If you want more speed you should consider to write a dynamic recompilation core.

Reply 2 of 9, by roozbeh

User metadata
Rank Newbie
Rank
Newbie

yes thanks for hint....
i was wondering so why the code in x86 was that small!!
but i am compiling for arm using embedded visual c and i looked its assembly code and it was very huge jumps!
so i think it doesnt transfers it into jump table!

is the speed of converting them into jump table great?

regards

Reply 3 of 9, by `Moe`

User metadata
Rank Oldbie
Rank
Oldbie

Typical PDAs run an ARM CPU at around 400MHz. If it had an x86 CPU (it doesn't), that would be enough to play most non-actionshooter games using dynamic core. Since dynamic core is not available for ARM CPUs, the observed 3000 cycles in normal (simple should indeed be a little bit faster) are to be expected. There's nothing you can fundamentally change about this, unless you go about coding dynamic core for ARM.

The question of jump tables or not is usually best answered by your compiler: it knows best which variant is better.

Reply 4 of 9, by roozbeh

User metadata
Rank Newbie
Rank
Newbie

yes
it does run almost good on pdas with 400mhz but my target is smartphone with around 100mhz speed!

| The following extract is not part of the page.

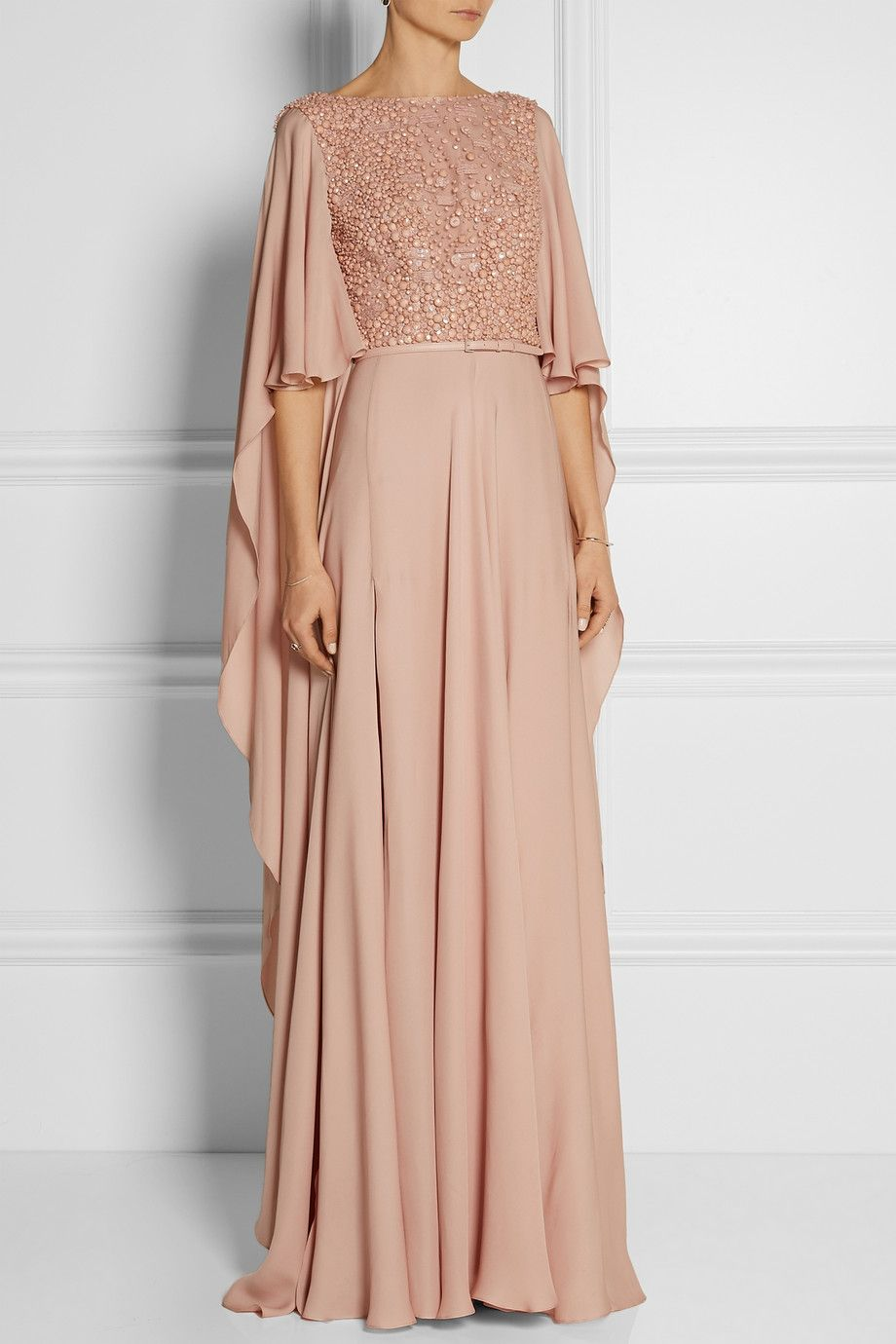 Elie Saab   Embellished belted silk gown   Cut from petal-soft blush silk, Elie Saab's Resort '15 gown looks even more exquisite when you move - it is finished with cape-style sleeves and a short train. The narrow leather belt flatters your waist and brings definition to the billowy fabric. Keep the focus on the heavily embellished bodice by styling this piece with delicate jewelry. #gorgeous #divine #gowns #feminine #elegant #classy #style #fashion #blush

about dynamic core what is idea behind it?
is it possible to write it for arm cpus?

Reply 5 of 9, by `Moe`

User metadata
Rank Oldbie
Rank
Oldbie

It should be. Since I now own an iPAQ, that's something that fascinates me too, but it's not easy at all. I have no idea how long such a task could take, I expect many weeks of coding and testing.

Reply 6 of 9, by Qbix

User metadata
Rank DOSBox Author
Rank
DOSBox Author

it depends on how well you can write PPC asm 😀

Water flows down the stream
How to ask questions the smart way!

Reply 7 of 9, by `Moe`

User metadata
Rank Oldbie
Rank
Oldbie

ARM, not PPC, and "not at all yet" - I usually pick these things up as I go. I didn't know anything about OpenGL either, when I started the hq scaler 😀

Reply 8 of 9, by roozbeh

User metadata
Rank Newbie
Rank
Newbie

thanks guys for hints so far!
now cycles=6000 seems to be working too!
now i am using core_simple and some minor optimizations!

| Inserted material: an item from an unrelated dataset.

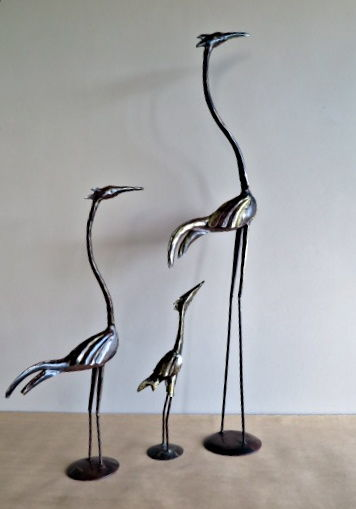 Three bronzed metal herons - partly gilded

anyway...how can i know that my changes really make things faster?
i only sense it by making values of cycles higher and see if programs speeds up or not...anybetter way?

Reply 9 of 9, by `Moe`

User metadata
Rank Oldbie
Rank
Oldbie

The best indicator is "sound continuity". Play something with sound and check that sound is playing fine. If you experience dropouts/stuttering, your cycles are too high.